▸ **ZADANIE PISEMNE**:
Podaj samą liczbę wierszy poniższego wykazu, w których występuje słowo „doughnut”. Wielkość liter ma znaczenie.

▸ **PODANE WPISY**:

···

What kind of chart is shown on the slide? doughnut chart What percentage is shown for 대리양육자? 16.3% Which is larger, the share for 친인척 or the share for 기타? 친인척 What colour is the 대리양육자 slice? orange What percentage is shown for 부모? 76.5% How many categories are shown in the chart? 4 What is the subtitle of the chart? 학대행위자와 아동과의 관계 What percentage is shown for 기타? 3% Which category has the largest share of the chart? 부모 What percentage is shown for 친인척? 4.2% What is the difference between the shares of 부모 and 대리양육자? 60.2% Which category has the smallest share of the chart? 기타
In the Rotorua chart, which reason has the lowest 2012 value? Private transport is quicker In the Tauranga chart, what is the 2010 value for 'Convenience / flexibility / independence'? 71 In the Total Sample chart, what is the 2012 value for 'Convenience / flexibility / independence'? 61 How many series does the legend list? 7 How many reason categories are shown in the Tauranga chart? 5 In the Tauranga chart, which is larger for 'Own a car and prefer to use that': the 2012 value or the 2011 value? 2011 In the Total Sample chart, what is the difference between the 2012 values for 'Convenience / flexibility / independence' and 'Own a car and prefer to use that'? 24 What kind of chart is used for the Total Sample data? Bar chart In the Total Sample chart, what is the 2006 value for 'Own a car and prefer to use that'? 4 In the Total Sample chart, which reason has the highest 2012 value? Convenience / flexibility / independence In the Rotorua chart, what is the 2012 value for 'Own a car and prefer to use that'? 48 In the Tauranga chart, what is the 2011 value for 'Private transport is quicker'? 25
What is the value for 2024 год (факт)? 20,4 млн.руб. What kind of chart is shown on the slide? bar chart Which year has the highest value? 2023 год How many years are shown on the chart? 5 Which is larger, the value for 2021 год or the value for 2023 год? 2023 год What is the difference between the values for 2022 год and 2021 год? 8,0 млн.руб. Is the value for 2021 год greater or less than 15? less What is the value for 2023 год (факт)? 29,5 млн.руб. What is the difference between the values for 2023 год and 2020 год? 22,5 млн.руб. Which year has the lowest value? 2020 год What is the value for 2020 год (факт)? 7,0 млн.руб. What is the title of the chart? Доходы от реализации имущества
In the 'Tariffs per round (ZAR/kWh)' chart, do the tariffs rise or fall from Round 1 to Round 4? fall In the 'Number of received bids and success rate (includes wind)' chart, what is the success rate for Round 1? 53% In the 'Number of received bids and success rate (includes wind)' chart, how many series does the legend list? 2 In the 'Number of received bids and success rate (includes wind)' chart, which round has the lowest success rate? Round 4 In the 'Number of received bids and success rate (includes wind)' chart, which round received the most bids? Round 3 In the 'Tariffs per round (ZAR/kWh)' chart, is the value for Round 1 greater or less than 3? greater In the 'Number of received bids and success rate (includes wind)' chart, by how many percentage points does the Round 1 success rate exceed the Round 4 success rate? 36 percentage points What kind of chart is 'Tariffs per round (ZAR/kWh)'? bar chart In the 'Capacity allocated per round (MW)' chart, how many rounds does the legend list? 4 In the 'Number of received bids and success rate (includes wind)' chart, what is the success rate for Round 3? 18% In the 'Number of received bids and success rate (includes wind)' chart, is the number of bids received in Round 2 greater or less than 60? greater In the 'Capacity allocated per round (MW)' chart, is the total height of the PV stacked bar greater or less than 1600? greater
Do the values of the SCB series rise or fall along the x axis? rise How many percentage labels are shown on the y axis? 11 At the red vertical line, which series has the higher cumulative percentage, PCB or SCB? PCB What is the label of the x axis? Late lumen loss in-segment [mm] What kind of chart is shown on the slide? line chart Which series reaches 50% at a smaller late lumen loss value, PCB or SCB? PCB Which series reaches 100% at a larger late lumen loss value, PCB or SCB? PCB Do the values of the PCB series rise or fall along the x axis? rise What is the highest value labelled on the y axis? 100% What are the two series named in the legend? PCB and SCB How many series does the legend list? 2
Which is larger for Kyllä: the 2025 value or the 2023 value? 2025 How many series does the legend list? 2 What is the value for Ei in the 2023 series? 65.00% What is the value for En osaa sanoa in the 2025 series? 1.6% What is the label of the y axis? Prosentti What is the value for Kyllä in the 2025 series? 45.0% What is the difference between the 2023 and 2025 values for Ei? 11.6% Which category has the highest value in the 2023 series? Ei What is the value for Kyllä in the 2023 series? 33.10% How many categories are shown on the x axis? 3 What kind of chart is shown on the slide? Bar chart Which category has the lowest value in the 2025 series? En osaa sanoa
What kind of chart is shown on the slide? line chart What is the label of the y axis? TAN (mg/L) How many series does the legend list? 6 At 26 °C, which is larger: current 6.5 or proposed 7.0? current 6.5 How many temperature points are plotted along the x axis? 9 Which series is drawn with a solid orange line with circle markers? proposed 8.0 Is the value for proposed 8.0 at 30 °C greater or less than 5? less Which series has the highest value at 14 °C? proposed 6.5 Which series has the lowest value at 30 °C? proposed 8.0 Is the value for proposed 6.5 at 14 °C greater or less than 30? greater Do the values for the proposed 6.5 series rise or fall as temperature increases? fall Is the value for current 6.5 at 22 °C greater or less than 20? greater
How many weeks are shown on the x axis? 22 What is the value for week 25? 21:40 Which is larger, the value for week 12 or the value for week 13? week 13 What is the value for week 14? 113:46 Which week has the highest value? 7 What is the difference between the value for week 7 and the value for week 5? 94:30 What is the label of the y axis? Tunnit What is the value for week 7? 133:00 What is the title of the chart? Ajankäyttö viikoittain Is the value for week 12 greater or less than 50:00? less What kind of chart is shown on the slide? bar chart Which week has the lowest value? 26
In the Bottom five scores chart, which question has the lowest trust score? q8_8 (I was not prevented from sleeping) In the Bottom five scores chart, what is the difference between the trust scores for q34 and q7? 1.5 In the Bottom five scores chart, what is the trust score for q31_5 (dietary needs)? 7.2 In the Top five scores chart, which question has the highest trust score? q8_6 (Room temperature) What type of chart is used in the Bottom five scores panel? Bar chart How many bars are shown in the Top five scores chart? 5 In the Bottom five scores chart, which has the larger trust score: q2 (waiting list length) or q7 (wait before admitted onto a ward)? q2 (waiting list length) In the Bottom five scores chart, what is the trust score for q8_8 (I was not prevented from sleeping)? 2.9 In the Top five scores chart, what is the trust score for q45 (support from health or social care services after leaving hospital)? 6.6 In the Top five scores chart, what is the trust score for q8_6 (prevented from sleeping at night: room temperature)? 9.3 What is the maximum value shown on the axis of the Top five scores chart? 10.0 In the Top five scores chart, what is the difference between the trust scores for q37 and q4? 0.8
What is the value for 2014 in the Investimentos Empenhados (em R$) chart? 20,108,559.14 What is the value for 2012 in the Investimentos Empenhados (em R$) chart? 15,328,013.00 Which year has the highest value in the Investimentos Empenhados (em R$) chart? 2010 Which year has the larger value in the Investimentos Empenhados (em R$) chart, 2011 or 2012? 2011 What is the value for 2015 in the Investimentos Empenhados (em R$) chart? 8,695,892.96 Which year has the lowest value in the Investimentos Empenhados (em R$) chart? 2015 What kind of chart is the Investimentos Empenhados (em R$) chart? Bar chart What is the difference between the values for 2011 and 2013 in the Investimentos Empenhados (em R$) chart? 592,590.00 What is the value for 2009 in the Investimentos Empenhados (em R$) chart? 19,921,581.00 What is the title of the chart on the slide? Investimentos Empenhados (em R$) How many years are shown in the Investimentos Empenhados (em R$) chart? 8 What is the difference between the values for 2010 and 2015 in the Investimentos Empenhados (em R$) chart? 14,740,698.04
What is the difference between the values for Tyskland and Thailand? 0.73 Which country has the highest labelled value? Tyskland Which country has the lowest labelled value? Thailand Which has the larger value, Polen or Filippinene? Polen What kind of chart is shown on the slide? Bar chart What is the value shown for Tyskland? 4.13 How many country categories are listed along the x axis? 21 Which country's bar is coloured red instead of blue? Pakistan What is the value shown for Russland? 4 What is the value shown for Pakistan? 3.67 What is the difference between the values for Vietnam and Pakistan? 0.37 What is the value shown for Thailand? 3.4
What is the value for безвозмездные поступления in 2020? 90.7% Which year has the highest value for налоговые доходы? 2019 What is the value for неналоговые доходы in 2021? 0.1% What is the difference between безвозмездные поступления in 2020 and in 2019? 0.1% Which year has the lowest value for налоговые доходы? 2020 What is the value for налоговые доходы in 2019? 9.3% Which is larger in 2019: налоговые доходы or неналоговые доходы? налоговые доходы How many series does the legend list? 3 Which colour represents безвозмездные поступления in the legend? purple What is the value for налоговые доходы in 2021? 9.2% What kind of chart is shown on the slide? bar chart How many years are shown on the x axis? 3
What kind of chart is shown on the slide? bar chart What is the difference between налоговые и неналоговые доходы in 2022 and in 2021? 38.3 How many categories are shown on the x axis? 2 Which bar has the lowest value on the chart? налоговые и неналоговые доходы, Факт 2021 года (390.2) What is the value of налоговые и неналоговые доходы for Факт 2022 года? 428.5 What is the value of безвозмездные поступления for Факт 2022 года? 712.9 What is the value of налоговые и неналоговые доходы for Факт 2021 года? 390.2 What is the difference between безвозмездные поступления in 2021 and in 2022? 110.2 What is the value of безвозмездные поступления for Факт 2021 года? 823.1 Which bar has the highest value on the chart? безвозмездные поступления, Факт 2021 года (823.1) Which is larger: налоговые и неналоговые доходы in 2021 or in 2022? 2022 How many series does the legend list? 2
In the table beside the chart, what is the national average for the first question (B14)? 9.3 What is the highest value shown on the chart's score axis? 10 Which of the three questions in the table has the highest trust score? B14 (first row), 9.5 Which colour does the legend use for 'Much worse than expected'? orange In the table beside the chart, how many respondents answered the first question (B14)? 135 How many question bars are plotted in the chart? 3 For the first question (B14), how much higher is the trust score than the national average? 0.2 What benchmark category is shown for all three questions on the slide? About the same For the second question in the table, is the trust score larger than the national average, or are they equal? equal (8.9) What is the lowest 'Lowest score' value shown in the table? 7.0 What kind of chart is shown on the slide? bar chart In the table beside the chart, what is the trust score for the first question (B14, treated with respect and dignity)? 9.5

···

▸ **TWOJA ODPOWIEDŹ**:
1